La extraña sonrisa se desvaneció.

—¿Qué quieres decir?

—Me gustaría ser acabador, como hace el señor Broughton en el taller de acabado.

Su rostro se ensombreció.

—¿Cuándo has subido tú al tercer piso?

—El capataz a veces me manda arriba a llevarle mensajes al señor Broughton. Tiene un montón de cosas bonitas allí. —Sonreí al hacer memoria—. He visto cómo le ponía el dorado a un libro y luego lo estampaba con unas herramientas calientes. Tenían un montón de formas distintas: círculos, espirales, diamantes, y todas las letras. El señor Broughton puede hacer cualquier diseño que se le ocurra con esos moldes calientes y esas letras. ¡Piénsalo! Poder crear algo tan maravilloso... —Me detuve al ver la decepción reflejada en la cara de mi madre y oír la risita de Ram.

—Pero ese no es trabajo para una dama —dijo mi madre—. Una mujer nunca podría hacerlo. Ya sabes que solo pueden hacerlo los chicos que entran como aprendices de los acabadores.

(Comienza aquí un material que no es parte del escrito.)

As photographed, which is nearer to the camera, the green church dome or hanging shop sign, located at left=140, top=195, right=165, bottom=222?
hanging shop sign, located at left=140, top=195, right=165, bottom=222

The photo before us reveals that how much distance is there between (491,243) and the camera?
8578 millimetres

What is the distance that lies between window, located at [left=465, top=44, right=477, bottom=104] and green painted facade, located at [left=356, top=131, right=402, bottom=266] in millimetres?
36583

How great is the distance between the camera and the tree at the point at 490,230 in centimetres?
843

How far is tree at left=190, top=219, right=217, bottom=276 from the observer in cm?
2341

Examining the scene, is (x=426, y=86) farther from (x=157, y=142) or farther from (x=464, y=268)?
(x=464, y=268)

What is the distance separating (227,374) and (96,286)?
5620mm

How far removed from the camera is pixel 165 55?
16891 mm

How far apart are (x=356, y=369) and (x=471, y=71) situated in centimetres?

Y, además, solo los hombres son lo suficientemente mañosos para trabajar en el taller de acabado. ¿Quién te ha metido esa idea en la cabeza?

No podía confesar que el señor Broughton me había dejado experimentar más de una vez en aquellas ocasiones aisladas. Le había dado una capa al papel vitela y había pintado iniciales, e incluso había estampado en oro un trozo estropeado de piel de becerro. Él parecía disfrutar con nuestras actividades clandestinas —enseñándome rápidamente esto y aquello, sin dejar de lanzar miradas por encima del hombro— tanto como yo.

La risita de papá se convirtió en una carcajada, y estuvo divirtiéndose durante un minuto entero antes de decirme, mientras se enjugaba los ojos, que hiciera lo que mejor sabía hacer —echarle más patatas en el plato— y que no volviera a mencionarle unas ideas tan absurdas como las de trabajar de institutriz o acabadora.

Esa misma noche, más tarde, la fiebre que había estado jugando con mi madre durante las últimas veinticuatro horas se apoderó de ella con fuerza.

Y, menos de un año después de morir ella, papá llevó a casa al señor Jacobs.